Respectivement princes héritiers d'Arabie saoudite et des Emirats arabes unis, ces deux hommes (surtout MbZ) sont à l'origine de la brouille avec le Qatar démarrée en juin dernier. Cette crise, la pire que le Conseil de coopération du Golfe (CCG) a eu à affronter depuis sa naissance en mai 1981, a largement fracturé les tissus sociétaux des différentes principautés de la région tout en malmenant les efforts visant à lutter contre le fléau du radicalisme sur l'ensemble du Moyen-Orient.
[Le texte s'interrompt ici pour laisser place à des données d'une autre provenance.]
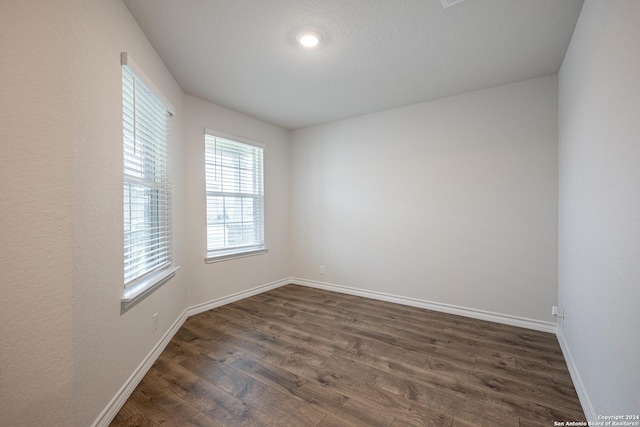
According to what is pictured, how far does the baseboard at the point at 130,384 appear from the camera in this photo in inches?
60.0

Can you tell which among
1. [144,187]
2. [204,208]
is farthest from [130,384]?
[204,208]

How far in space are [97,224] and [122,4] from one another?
4.71 feet

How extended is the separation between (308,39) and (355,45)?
15.5 inches

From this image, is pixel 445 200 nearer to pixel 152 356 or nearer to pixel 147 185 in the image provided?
pixel 147 185

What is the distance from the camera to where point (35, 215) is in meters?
1.18

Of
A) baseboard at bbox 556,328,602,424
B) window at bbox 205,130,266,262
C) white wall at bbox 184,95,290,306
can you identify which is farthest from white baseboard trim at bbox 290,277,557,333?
window at bbox 205,130,266,262

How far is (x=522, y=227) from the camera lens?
2.83 m

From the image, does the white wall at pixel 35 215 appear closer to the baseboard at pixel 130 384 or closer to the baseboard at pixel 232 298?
the baseboard at pixel 130 384

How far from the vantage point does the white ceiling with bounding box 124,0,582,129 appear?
1.82 metres

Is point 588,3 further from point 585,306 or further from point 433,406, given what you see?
point 433,406

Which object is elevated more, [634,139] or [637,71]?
[637,71]

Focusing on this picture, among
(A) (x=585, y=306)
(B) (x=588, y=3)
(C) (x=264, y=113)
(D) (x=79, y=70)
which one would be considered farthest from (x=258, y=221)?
(B) (x=588, y=3)

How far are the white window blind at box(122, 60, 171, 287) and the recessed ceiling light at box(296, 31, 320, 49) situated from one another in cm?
123

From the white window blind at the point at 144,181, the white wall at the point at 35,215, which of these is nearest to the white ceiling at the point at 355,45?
the white window blind at the point at 144,181
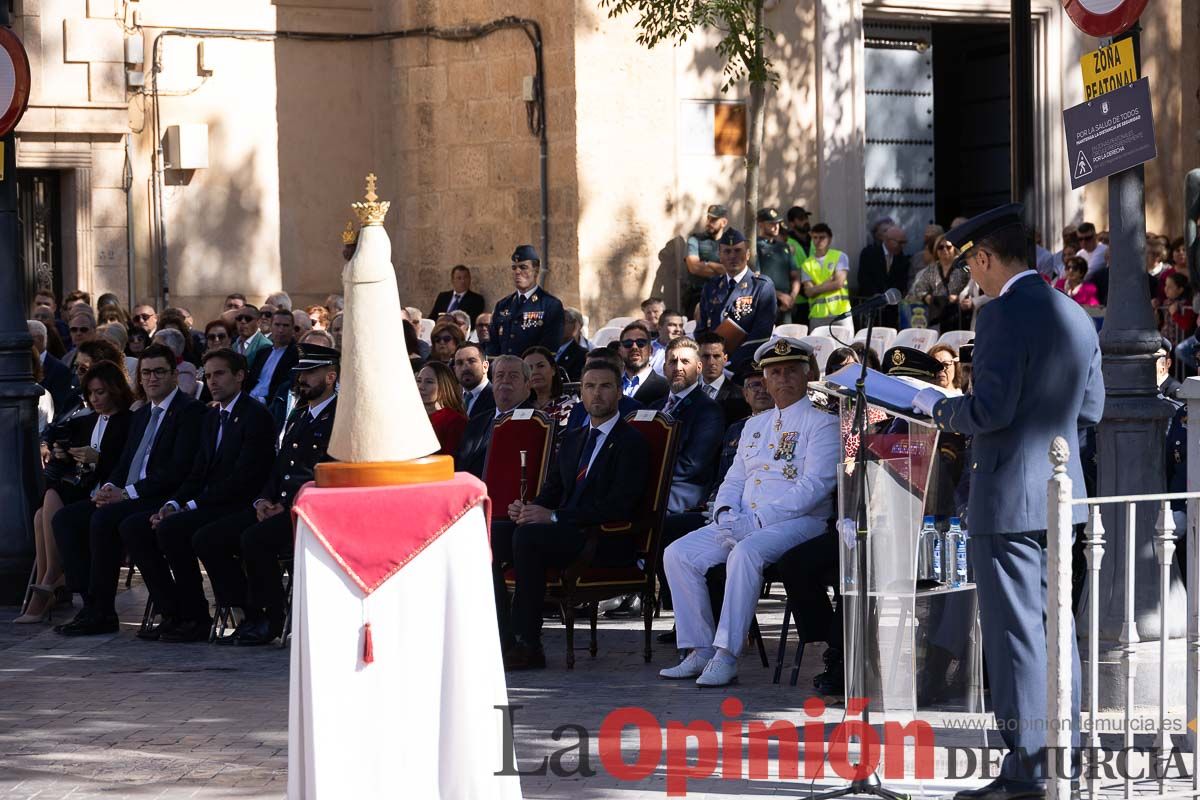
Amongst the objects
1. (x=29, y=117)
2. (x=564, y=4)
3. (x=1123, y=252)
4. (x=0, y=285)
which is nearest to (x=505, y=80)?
(x=564, y=4)

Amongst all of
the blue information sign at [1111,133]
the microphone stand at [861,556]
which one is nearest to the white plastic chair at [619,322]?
the blue information sign at [1111,133]

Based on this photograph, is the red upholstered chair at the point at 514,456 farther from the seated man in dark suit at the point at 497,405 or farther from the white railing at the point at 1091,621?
the white railing at the point at 1091,621

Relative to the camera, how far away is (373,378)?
6.03 m

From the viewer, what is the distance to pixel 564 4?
18.7 metres

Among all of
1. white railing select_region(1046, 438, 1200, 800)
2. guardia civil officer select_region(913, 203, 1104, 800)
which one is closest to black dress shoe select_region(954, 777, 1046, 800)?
guardia civil officer select_region(913, 203, 1104, 800)

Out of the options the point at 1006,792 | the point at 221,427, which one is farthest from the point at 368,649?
the point at 221,427

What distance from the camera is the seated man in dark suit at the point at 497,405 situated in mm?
10922

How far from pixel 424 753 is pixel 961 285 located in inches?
464

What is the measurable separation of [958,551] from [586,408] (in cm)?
361

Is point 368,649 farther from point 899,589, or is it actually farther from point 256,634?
point 256,634

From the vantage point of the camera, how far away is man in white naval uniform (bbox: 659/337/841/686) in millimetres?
9141

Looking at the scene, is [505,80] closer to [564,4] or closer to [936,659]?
[564,4]

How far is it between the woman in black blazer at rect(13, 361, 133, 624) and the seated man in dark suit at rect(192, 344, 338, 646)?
1320 millimetres

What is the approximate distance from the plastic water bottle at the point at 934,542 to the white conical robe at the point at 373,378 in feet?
6.45
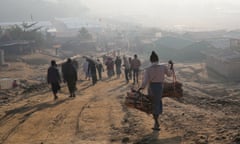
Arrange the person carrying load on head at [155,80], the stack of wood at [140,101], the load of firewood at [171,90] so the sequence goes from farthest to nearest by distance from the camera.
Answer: the load of firewood at [171,90] → the stack of wood at [140,101] → the person carrying load on head at [155,80]

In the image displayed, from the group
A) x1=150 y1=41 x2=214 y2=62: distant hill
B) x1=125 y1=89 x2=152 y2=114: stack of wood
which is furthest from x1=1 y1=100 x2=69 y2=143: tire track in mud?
x1=150 y1=41 x2=214 y2=62: distant hill

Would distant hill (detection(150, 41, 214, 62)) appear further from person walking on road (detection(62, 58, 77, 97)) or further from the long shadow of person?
the long shadow of person

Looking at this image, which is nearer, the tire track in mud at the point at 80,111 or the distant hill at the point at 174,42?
the tire track in mud at the point at 80,111

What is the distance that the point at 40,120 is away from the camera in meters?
10.3

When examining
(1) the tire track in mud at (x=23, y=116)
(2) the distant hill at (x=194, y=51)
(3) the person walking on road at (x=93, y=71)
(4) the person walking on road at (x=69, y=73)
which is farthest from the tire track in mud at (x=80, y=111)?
(2) the distant hill at (x=194, y=51)

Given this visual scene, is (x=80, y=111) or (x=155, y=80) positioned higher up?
(x=155, y=80)

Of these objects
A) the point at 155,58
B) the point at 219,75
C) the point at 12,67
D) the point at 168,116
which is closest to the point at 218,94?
the point at 219,75

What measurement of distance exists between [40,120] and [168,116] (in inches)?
127

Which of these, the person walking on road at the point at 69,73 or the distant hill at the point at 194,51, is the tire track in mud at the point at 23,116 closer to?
the person walking on road at the point at 69,73

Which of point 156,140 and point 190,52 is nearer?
point 156,140

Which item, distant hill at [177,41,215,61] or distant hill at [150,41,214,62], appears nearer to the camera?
distant hill at [150,41,214,62]

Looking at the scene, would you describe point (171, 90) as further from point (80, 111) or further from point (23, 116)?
point (23, 116)

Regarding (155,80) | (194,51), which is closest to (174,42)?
(194,51)

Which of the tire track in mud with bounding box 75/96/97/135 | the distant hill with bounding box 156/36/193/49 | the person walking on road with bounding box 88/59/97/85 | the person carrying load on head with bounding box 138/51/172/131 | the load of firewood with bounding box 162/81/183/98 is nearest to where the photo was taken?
the person carrying load on head with bounding box 138/51/172/131
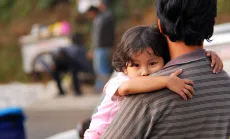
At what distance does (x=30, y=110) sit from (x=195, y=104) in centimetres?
903

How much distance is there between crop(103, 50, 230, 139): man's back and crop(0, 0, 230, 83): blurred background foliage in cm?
1212

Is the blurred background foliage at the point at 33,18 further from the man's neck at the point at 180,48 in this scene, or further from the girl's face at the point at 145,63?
the man's neck at the point at 180,48

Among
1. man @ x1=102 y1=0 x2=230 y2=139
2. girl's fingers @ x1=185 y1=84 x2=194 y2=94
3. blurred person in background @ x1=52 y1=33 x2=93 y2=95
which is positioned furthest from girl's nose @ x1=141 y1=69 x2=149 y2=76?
blurred person in background @ x1=52 y1=33 x2=93 y2=95

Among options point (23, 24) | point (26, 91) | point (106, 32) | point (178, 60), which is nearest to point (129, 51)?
point (178, 60)

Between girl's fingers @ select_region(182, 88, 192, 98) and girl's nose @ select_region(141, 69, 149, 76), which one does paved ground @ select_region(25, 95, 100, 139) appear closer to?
girl's nose @ select_region(141, 69, 149, 76)

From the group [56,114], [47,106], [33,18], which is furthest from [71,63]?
[33,18]

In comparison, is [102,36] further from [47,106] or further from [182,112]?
[182,112]

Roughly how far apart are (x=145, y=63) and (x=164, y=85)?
9.0 inches

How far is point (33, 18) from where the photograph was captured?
16641 millimetres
L'Iran, grand vainqueur de la crise
C'est donc certainement pour mettre un terme à ce chapitre de tensions que le président américain a tenu à parler directement aux plus hauts responsables des pays concernés. Cet engagement de Donald Trump est certainement à mettre en relation avec le fait que de plus en plus d'observateurs font remarquer que cette affaire du blocus doit rapidement se clore au risque de continuer à faire le jeu de l'Iran. Considérée comme la bête noire de la région et comme le foyer majeur du terrorisme régional aux yeux de l'administration américaine, l'influence grandissante de Téhéran est également dans le collimateur de la diplomatie saoudienne qui en a fait l'axe central de sa doctrine. Cependant, près de neuf mois après le début du conflit avec le Qatar, force est de constater que l'Iran est sorti grand vainqueur de cette confrontation, Doha se tournant notamment vers son grand voisin du nord pour s'approvisionner en denrées de base et compenser la fermeture des frontières terrestre, aérienne et maritime décidée par le Quartet (Arabie saoudite, Emirats arabes unis, Bahrein, Egypte).
De même, les positionnements tactiques de l'Iran sur les sujets sensibles du Moyen-Orient ont, ces dernières années, quasiment tous été couronnés de succès, Téhéran jouant désormais le rôle d'Etat-pivot aussi bien dans les théâtres syrien, libanais qu'irakien. Cette configuration positive tranche avec les maigres résultats obtenus par les "puissances sunnites" arabes rivales au premier rang desquelles l'Arabie saoudite dont le bilan en matière stratégique semble désastreux, notamment au Yémen où Riyad peine à imposer ses vues au prix d'une guerre au bilan humain dramatiquement lourd.
Le sommet de la réconciliation?
Au cours de son appel téléphonique, Donald Trump a également lancé une invitation au cheikh Tamim ben Hamad al-Thani pour se rendre aux Etats-Unis dans les prochaines semaines, invitation à laquelle le jeune monarque a répondu positivement. Selon toute vraisemblance, un voyage est donc prévu courant avril, ce qui pourrait coïncider avec la présence sur le sol américain de Mohamed ben Salman. Ce dernier s'apprête en effet à faire une longue tournée aux Etats-Unis dans un voyage qui sonne comme une opération marketing destinée à "vendre" son projet de développement aux élites Outre-Atlantique et raffermir sa stature d'homme d'Etat dans un contexte où son exercice du pouvoir est de plus en plus critiqué du fait de l'autoritarisme croissant dont il fait preuve. Pour certains analystes, la présence aux Etats-Unis des deux monarques, auxquels il faudrait ajouter Mohamed ben Zayed, pourrait être l'occasion pour Donald Trump d'inviter les trois frères ennemis à s'asseoir autour d'une même table et de signer les termes d'un accord qui permette à chacun de sauver la face.